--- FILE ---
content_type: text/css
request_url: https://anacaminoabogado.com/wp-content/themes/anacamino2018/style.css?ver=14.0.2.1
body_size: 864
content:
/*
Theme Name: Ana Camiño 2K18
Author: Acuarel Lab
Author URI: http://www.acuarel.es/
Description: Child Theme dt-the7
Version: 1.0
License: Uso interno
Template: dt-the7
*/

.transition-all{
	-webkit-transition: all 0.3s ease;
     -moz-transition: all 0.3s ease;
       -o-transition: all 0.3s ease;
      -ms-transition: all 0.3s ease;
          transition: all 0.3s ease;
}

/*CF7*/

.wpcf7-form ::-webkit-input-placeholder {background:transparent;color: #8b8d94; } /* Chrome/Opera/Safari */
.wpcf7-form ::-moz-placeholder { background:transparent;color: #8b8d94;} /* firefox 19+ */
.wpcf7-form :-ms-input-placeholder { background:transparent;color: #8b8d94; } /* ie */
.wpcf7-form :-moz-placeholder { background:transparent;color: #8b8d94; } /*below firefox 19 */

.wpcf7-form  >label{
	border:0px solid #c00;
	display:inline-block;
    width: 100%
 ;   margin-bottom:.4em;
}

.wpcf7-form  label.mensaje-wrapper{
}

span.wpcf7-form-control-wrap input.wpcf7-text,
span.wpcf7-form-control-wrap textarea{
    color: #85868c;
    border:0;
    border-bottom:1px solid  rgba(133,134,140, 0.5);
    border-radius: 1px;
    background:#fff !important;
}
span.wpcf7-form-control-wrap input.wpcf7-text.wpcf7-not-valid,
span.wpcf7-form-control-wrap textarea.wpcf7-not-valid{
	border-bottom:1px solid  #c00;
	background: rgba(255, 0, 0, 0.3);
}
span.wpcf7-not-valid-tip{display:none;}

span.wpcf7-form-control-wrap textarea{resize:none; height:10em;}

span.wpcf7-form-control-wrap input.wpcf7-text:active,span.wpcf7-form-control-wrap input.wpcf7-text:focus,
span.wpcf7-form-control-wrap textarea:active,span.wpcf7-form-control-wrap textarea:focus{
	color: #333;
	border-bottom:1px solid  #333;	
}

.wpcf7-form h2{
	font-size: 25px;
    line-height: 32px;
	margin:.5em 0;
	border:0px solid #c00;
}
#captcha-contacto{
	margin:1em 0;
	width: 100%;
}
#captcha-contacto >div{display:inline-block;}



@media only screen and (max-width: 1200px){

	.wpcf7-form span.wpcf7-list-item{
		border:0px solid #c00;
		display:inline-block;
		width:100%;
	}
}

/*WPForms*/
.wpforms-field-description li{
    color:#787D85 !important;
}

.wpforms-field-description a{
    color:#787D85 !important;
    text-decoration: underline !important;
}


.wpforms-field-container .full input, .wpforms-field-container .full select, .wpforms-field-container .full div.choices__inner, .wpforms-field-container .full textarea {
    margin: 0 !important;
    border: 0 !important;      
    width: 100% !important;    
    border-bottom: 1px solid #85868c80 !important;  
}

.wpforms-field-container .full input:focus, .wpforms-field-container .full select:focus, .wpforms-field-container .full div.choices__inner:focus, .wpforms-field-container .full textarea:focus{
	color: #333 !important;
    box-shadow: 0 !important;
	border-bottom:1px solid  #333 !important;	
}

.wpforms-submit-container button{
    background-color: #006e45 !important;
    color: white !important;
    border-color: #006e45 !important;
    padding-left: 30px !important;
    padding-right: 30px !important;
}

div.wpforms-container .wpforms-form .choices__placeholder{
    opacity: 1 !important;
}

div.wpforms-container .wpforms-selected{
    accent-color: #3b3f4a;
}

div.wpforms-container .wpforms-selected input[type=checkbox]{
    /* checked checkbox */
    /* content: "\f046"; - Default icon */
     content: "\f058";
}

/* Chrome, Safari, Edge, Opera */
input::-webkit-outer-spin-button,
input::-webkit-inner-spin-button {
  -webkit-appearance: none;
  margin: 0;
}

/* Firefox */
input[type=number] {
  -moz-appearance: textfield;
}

###

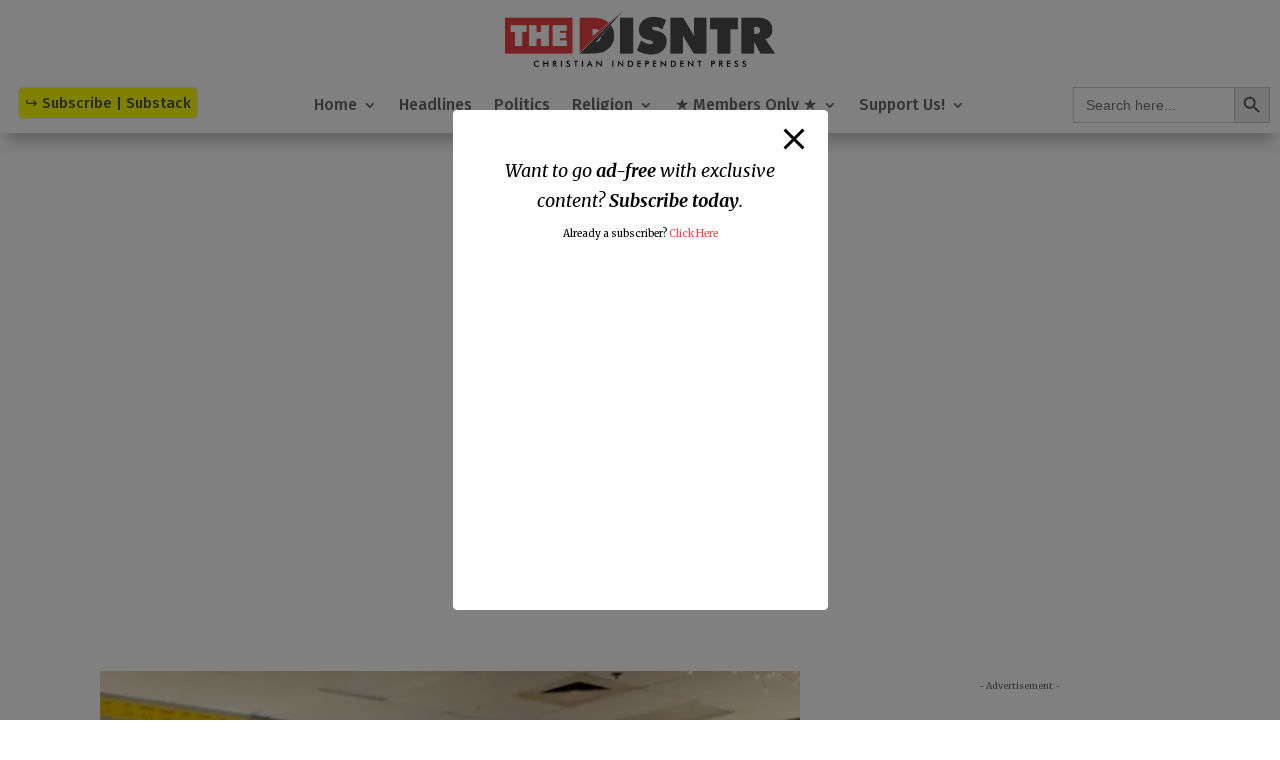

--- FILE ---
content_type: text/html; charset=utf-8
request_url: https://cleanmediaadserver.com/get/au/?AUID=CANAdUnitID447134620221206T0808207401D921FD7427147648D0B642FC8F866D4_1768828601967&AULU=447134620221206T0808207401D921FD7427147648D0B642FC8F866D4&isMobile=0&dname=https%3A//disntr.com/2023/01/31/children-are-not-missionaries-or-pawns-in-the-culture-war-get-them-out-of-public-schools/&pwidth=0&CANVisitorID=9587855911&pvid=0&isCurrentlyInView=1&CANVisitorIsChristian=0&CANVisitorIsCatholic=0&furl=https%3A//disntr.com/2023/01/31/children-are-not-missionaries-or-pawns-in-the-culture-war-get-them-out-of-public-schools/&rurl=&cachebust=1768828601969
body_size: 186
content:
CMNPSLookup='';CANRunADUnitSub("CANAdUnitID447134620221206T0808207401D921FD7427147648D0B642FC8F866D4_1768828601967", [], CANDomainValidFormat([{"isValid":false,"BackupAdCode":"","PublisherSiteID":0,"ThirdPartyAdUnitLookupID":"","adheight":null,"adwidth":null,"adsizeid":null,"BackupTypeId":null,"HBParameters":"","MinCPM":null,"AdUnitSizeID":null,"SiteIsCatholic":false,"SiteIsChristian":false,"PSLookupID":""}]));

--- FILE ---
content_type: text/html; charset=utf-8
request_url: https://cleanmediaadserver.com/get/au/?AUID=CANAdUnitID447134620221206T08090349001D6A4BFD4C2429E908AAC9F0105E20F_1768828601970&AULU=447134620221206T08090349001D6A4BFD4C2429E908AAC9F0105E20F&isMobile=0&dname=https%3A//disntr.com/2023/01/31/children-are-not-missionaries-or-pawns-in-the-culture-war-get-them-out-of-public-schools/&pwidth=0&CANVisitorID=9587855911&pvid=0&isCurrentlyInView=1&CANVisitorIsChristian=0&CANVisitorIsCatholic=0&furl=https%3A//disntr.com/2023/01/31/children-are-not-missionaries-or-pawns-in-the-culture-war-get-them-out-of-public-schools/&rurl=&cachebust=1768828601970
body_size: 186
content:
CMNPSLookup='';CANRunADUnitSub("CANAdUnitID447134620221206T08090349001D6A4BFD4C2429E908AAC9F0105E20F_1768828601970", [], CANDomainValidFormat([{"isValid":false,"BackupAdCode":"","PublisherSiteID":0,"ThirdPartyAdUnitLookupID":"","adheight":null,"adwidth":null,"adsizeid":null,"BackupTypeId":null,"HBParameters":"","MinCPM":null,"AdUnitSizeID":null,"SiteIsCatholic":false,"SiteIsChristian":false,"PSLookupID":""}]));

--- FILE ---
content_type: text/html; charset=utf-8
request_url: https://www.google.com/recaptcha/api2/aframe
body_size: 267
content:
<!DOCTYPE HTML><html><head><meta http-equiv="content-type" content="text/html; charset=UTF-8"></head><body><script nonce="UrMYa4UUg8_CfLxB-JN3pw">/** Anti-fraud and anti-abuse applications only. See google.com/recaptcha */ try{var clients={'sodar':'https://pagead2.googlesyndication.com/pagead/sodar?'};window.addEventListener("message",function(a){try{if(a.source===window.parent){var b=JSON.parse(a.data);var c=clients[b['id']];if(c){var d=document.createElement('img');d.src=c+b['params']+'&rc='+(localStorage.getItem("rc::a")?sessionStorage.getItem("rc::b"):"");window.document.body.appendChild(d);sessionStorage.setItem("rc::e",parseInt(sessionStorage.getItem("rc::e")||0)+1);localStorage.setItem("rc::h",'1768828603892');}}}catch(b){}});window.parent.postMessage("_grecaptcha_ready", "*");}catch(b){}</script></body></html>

###

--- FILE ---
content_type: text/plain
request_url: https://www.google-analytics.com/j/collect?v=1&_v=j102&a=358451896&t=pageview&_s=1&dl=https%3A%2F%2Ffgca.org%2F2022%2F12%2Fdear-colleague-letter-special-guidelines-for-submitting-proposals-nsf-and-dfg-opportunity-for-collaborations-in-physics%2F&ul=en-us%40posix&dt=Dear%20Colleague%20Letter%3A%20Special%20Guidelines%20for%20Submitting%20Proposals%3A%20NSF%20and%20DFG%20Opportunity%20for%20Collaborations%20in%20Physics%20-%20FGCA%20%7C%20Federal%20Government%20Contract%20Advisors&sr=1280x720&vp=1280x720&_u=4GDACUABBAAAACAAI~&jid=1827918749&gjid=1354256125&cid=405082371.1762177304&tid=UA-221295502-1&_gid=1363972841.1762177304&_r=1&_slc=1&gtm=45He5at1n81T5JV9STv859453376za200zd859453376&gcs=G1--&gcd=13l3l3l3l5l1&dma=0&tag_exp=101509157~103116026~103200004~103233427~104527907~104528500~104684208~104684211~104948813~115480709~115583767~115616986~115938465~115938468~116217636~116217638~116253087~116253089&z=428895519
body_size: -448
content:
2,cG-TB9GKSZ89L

###

» **Exercise goal**:
Copy whichever lines of the records above contain the word "checkbox".

» **Solved exercise**:
div.wpforms-container .wpforms-selected input[type=checkbox]{
    /* checked checkbox */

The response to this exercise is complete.